### Task material
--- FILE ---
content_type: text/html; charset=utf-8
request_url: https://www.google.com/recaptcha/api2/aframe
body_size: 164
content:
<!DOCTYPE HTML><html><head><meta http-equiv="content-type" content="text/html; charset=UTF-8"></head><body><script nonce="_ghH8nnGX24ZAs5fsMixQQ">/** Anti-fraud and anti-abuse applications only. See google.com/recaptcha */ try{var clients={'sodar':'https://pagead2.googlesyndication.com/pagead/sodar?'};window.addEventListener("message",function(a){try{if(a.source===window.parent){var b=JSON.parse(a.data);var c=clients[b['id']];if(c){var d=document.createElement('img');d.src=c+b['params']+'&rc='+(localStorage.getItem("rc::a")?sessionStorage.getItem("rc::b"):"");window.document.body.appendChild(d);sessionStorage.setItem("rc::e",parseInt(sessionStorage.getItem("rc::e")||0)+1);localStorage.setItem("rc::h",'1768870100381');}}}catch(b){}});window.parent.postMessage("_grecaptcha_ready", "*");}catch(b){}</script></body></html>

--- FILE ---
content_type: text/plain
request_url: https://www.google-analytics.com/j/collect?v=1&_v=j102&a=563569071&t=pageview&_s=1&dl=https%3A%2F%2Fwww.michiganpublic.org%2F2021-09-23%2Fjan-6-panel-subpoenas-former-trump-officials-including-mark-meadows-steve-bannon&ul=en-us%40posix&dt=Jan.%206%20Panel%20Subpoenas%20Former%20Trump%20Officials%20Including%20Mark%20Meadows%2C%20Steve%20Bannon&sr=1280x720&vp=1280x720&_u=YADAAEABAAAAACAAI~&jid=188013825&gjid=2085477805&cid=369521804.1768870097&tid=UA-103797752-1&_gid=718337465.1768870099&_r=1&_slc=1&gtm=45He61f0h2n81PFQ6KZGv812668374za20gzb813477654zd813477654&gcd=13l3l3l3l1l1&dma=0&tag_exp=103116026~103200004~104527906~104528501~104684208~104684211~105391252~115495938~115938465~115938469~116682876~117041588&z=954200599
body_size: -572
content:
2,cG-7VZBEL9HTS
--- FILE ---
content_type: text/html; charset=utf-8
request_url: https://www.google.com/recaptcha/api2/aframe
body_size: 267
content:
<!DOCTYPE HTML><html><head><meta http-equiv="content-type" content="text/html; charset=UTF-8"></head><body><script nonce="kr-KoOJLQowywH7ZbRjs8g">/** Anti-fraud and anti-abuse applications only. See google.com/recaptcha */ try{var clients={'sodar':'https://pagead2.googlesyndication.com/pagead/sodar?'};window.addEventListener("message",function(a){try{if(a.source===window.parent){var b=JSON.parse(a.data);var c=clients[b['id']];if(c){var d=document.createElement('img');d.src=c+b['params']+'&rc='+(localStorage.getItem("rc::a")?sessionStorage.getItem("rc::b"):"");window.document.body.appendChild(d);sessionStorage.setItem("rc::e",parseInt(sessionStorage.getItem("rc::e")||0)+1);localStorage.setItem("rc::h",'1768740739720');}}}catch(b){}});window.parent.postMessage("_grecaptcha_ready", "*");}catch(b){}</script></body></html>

### Task requirements
Output every record above exactly as it appears.

### Written solution
--- FILE ---
content_type: text/html; charset=utf-8
request_url: https://www.google.com/recaptcha/api2/aframe
body_size: 164
content:
<!DOCTYPE HTML><html><head><meta http-equiv="content-type" content="text/html; charset=UTF-8"></head><body><script nonce="_ghH8nnGX24ZAs5fsMixQQ">/** Anti-fraud and anti-abuse applications only. See google.com/recaptcha */ try{var clients={'sodar':'https://pagead2.googlesyndication.com/pagead/sodar?'};window.addEventListener("message",function(a){try{if(a.source===window.parent){var b=JSON.parse(a.data);var c=clients[b['id']];if(c){var d=document.createElement('img');d.src=c+b['params']+'&rc='+(localStorage.getItem("rc::a")?sessionStorage.getItem("rc::b"):"");window.document.body.appendChild(d);sessionStorage.setItem("rc::e",parseInt(sessionStorage.getItem("rc::e")||0)+1);localStorage.setItem("rc::h",'1768870100381');}}}catch(b){}});window.parent.postMessage("_grecaptcha_ready", "*");}catch(b){}</script></body></html>

--- FILE ---
content_type: text/plain
request_url: https://www.google-analytics.com/j/collect?v=1&_v=j102&a=563569071&t=pageview&_s=1&dl=https%3A%2F%2Fwww.michiganpublic.org%2F2021-09-23%2Fjan-6-panel-subpoenas-former-trump-officials-including-mark-meadows-steve-bannon&ul=en-us%40posix&dt=Jan.%206%20Panel%20Subpoenas%20Former%20Trump%20Officials%20Including%20Mark%20Meadows%2C%20Steve%20Bannon&sr=1280x720&vp=1280x720&_u=YADAAEABAAAAACAAI~&jid=188013825&gjid=2085477805&cid=369521804.1768870097&tid=UA-103797752-1&_gid=718337465.1768870099&_r=1&_slc=1&gtm=45He61f0h2n81PFQ6KZGv812668374za20gzb813477654zd813477654&gcd=13l3l3l3l1l1&dma=0&tag_exp=103116026~103200004~104527906~104528501~104684208~104684211~105391252~115495938~115938465~115938469~116682876~117041588&z=954200599
body_size: -572
content:
2,cG-7VZBEL9HTS
--- FILE ---
content_type: text/html; charset=utf-8
request_url: https://www.google.com/recaptcha/api2/aframe
body_size: 267
content:
<!DOCTYPE HTML><html><head><meta http-equiv="content-type" content="text/html; charset=UTF-8"></head><body><script nonce="kr-KoOJLQowywH7ZbRjs8g">/** Anti-fraud and anti-abuse applications only. See google.com/recaptcha */ try{var clients={'sodar':'https://pagead2.googlesyndication.com/pagead/sodar?'};window.addEventListener("message",function(a){try{if(a.source===window.parent){var b=JSON.parse(a.data);var c=clients[b['id']];if(c){var d=document.createElement('img');d.src=c+b['params']+'&rc='+(localStorage.getItem("rc::a")?sessionStorage.getItem("rc::b"):"");window.document.body.appendChild(d);sessionStorage.setItem("rc::e",parseInt(sessionStorage.getItem("rc::e")||0)+1);localStorage.setItem("rc::h",'1768740739720');}}}catch(b){}});window.parent.postMessage("_grecaptcha_ready", "*");}catch(b){}</script></body></html>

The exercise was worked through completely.